Lay out every line of the entries below as a Markdown table with two columns, Row and Line. Number the lines in order and leave out blank lines.

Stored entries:
--- --- ---

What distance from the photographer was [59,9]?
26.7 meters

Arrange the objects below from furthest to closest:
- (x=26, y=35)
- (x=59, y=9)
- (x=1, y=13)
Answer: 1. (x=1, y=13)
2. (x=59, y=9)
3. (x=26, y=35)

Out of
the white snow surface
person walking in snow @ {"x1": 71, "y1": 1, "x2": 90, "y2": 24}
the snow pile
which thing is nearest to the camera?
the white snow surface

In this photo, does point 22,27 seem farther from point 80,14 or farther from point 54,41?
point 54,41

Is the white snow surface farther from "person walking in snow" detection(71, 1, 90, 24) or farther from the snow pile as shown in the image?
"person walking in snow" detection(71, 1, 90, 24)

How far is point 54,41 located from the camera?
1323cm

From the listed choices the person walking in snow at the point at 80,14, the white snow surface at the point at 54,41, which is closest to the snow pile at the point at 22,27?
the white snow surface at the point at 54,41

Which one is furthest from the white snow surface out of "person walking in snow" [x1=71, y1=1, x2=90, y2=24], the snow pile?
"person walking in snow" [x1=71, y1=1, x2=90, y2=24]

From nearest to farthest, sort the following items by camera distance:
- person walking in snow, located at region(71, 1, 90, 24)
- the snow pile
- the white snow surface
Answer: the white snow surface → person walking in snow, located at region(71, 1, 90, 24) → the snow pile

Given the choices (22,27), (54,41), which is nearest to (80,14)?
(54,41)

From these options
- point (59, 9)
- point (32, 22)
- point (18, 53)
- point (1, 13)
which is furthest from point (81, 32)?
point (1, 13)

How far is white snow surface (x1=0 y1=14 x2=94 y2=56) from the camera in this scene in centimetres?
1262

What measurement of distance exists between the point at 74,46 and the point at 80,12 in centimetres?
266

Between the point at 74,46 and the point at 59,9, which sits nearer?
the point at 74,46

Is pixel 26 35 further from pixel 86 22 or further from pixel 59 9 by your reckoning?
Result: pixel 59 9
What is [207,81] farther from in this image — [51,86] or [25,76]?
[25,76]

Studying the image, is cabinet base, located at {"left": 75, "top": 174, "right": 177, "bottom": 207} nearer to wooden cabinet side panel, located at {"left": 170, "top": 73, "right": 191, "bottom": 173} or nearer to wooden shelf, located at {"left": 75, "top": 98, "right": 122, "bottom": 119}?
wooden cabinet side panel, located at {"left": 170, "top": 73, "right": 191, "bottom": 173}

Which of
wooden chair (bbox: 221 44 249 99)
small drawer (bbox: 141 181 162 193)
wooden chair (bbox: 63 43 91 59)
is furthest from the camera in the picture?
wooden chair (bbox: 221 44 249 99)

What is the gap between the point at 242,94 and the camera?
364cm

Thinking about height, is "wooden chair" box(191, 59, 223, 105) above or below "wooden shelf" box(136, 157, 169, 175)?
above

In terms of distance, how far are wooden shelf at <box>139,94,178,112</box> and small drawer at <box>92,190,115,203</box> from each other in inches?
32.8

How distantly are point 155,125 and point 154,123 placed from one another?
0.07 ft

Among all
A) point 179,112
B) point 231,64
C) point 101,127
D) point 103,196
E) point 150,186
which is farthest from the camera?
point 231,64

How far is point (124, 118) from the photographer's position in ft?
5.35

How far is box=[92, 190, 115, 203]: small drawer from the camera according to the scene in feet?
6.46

--- --- ---

— Completed exercise —
| Row | Line |
|---|---|
| 1 | What distance from the photographer was [59,9]? |
| 2 | 26.7 meters |
| 3 | Arrange the objects below from furthest to closest: |
| 4 | - (x=26, y=35) |
| 5 | - (x=59, y=9) |
| 6 | - (x=1, y=13) |
| 7 | Answer: 1. (x=1, y=13) |
| 8 | 2. (x=59, y=9) |
| 9 | 3. (x=26, y=35) |
| 10 | Out of |
| 11 | the white snow surface |
| 12 | person walking in snow @ {"x1": 71, "y1": 1, "x2": 90, "y2": 24} |
| 13 | the snow pile |
| 14 | which thing is nearest to the camera? |
| 15 | the white snow surface |
| 16 | In this photo, does point 22,27 seem farther from point 80,14 or farther from point 54,41? |
| 17 | point 54,41 |
| 18 | Is the white snow surface farther from "person walking in snow" detection(71, 1, 90, 24) or farther from the snow pile as shown in the image? |
| 19 | "person walking in snow" detection(71, 1, 90, 24) |
| 20 | How far is point 54,41 located from the camera? |
| 21 | 1323cm |
| 22 | From the listed choices the person walking in snow at the point at 80,14, the white snow surface at the point at 54,41, which is closest to the snow pile at the point at 22,27? |
| 23 | the white snow surface at the point at 54,41 |
| 24 | Which one is furthest from the white snow surface out of "person walking in snow" [x1=71, y1=1, x2=90, y2=24], the snow pile? |
| 25 | "person walking in snow" [x1=71, y1=1, x2=90, y2=24] |
| 26 | From nearest to farthest, sort the following items by camera distance: |
| 27 | - person walking in snow, located at region(71, 1, 90, 24) |
| 28 | - the snow pile |
| 29 | - the white snow surface |
| 30 | Answer: the white snow surface → person walking in snow, located at region(71, 1, 90, 24) → the snow pile |
| 31 | Given the choices (22,27), (54,41), which is nearest to (80,14)? |
| 32 | (54,41) |
| 33 | From these options |
| 34 | - point (59, 9) |
| 35 | - point (32, 22) |
| 36 | - point (18, 53) |
| 37 | - point (1, 13) |
| 38 | which is furthest from point (81, 32)? |
| 39 | point (1, 13) |
| 40 | How far is white snow surface (x1=0 y1=14 x2=94 y2=56) from the camera in this scene in centimetres? |
| 41 | 1262 |
| 42 | What measurement of distance exists between the point at 74,46 and the point at 80,12 in centimetres? |
| 43 | 266 |
| 44 | Between the point at 74,46 and the point at 59,9, which sits nearer? |
| 45 | the point at 74,46 |
| 46 | Is pixel 26 35 further from pixel 86 22 or further from pixel 59 9 by your reckoning? |
| 47 | Result: pixel 59 9 |
| 48 | What is [207,81] farther from in this image — [51,86] or [25,76]? |
| 49 | [25,76] |
| 50 | Studying the image, is cabinet base, located at {"left": 75, "top": 174, "right": 177, "bottom": 207} nearer to wooden cabinet side panel, located at {"left": 170, "top": 73, "right": 191, "bottom": 173} or nearer to wooden shelf, located at {"left": 75, "top": 98, "right": 122, "bottom": 119}? |
| 51 | wooden cabinet side panel, located at {"left": 170, "top": 73, "right": 191, "bottom": 173} |
| 52 | Which of |
| 53 | wooden chair (bbox: 221 44 249 99) |
| 54 | small drawer (bbox: 141 181 162 193) |
| 55 | wooden chair (bbox: 63 43 91 59) |
| 56 | is furthest from the camera in the picture? |
| 57 | wooden chair (bbox: 221 44 249 99) |
| 58 | What is the gap between the point at 242,94 and the camera? |
| 59 | 364cm |
| 60 | Thinking about height, is "wooden chair" box(191, 59, 223, 105) above or below "wooden shelf" box(136, 157, 169, 175)? |
| 61 | above |
| 62 | In terms of distance, how far are wooden shelf at <box>139,94,178,112</box> and small drawer at <box>92,190,115,203</box> from each other in inches? |
| 63 | 32.8 |
| 64 | How distantly are point 155,125 and point 154,123 placed from one another? |
| 65 | 0.07 ft |
| 66 | Among all |
| 67 | A) point 179,112 |
| 68 | B) point 231,64 |
| 69 | C) point 101,127 |
| 70 | D) point 103,196 |
| 71 | E) point 150,186 |
| 72 | which is farthest from the camera? |
| 73 | point 231,64 |
| 74 | How far is point (124, 118) from the photographer's position in ft? |
| 75 | 5.35 |
| 76 | How far is box=[92, 190, 115, 203]: small drawer from the camera according to the scene in feet? |
| 77 | 6.46 |